Thybulle helped Australia’s men’s basketball team win their first ever Olympic medal this summer, and values what he gained from the whole experience.

2020 Tokyo Olympics: Argentina v Australia Photo by Ned Dishman/NBAE via Getty Images

The summer of 2021 was an important one for Matisse Thybulle. For the first time, he suited up to compete in the Olympics, as he headed to Tokyo to represent Team Australia. He took on a valuable role for the Boomers and got to come home with a bronze medal, an achievement made even more special due to the fact that it was the first ever Olympic medal for Australia men’s basketball.

As questions regarding the ongoing Ben Simmons situation and his absence from training camp persisted throughout Sixers media day on Monday, Thybulle had some other interesting topics to discuss. Besides addressing what’s happening with Simmons (as pretty much everyone else did, including Joel Embiid), Thybulle was able to talk about his time at the Olympics and share what he can take away from the experience.

“It was a great opportunity to just play more basketball,” Thybulle said. “It’s rare once you get to this level to be able to play in a situation where you can kind of get out of yourself, you can have an opportunity to expand your role and experiment with other things in a game setting.

“So the Olympics was a great opportunity for me to do that, and also be one of the more focal points of the team. Handling that and then using that to learn more about myself, my game, and just push the boundary of what I was able to do this past season, and then just kind of used it as a place for growth.”

Thybulle did make a little offensive progress in a few areas last season. While his three-point shot stayed at a cool 30.1 percent on 2.2 attempts per game, he did flash a bit more ability to use his handle, beat the odd closeout, and find openings as a cutter. With his improved cutting came more efficient finishing as well, as he made a career-high 74.2 percent of his attempts within 3 feet of the basket (up from 65.3 percent as a rookie). Most of his attempts at the rim are still straightforward, but any continued growth in these areas will help him be more of a factor and earn extra minutes.

=-=-=-=-=

Exercise requirements:
[A] List every percentage that appears in the Thybulle article.
[B] From the Thybulle article, copy the passage starting at "Thybulle did make" and ending at "earn extra minutes.".
[C] Carry on with the article about Thybulle's Olympic experience from the point where it stops.

Records shown:
=-=-=-=-=

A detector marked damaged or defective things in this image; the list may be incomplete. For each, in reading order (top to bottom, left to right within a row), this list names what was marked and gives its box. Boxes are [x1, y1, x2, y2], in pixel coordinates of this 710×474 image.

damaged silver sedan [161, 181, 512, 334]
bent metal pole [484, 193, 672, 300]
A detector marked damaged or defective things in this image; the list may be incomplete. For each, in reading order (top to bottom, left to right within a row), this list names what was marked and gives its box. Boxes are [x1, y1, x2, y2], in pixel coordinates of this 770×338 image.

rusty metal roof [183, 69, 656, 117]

=-=-=-=-=

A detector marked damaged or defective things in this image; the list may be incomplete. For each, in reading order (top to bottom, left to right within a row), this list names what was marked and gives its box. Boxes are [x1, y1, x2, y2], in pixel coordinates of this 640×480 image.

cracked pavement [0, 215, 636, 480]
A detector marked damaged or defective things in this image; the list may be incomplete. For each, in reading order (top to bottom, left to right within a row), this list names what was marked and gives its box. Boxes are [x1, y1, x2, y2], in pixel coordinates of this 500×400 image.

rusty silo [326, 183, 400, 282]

=-=-=-=-=

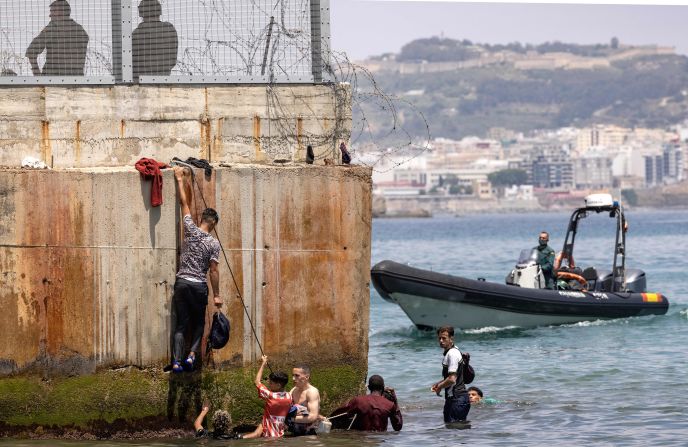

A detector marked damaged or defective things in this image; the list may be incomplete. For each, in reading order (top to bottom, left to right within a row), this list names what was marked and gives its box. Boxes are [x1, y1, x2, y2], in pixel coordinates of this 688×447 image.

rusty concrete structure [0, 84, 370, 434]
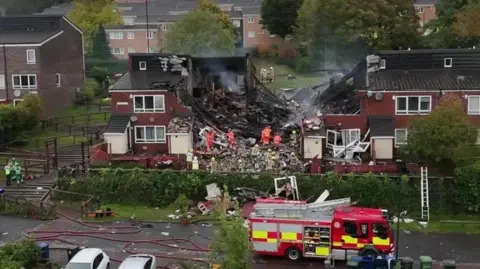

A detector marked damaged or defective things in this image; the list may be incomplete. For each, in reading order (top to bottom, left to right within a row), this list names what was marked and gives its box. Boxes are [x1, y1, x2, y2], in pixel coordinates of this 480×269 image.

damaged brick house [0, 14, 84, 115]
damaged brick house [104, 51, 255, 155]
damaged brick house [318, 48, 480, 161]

=-=-=-=-=

Answers to the exercises:
[A]
30.1 percent
74.2 percent
65.3 percent

[B]
Thybulle did make a little offensive progress in a few areas last season. While his three-point shot stayed at a cool 30.1 percent on 2.2 attempts per game, he did flash a bit more ability to use his handle, beat the odd closeout, and find openings as a cutter. With his improved cutting came more efficient finishing as well, as he made a career-high 74.2 percent of his attempts within 3 feet of the basket (up from 65.3 percent as a rookie). Most of his attempts at the rim are still straightforward, but any continued growth in these areas will help him be more of a factor and earn extra minutes.

[C]
Of course, Thybulle’s three-point shot is still the most important skill left for him to develop. It’s something he remains focused on polishing as much as he can.

“It’s definitely an area of growth for me and a focal point in my game that I’m looking to improve,” Thybulle said. “The Olympics were a good opportunity for me to get out in a different setting and kind of grow my confidence, I guess. Because that’s such a big part of shooting, right? Believing in yourself to take the shot and make the shot. All players have ups and downs with it, but for me it’s just trying to have more ups than downs and then using that belief and turning it into confidence, and then turning it into results.”

Thybulle was one of the top talents on Team Australia, and with that came a few more shots. In his six competition games playing 23.3 minutes, he averaged a solid 7.8 points, compared to 3.9 points in 20 minutes per game last season with the Sixers. He added 5-of-12 shooting from beyond the arc in Tokyo, too. Obviously it’s a tiny sample in a completely different setting. It doesn’t mean much. But Thybulle still drove and cut with aggression, moved the ball well, and shot with confidence during his exhibition outings and games at the Olympics.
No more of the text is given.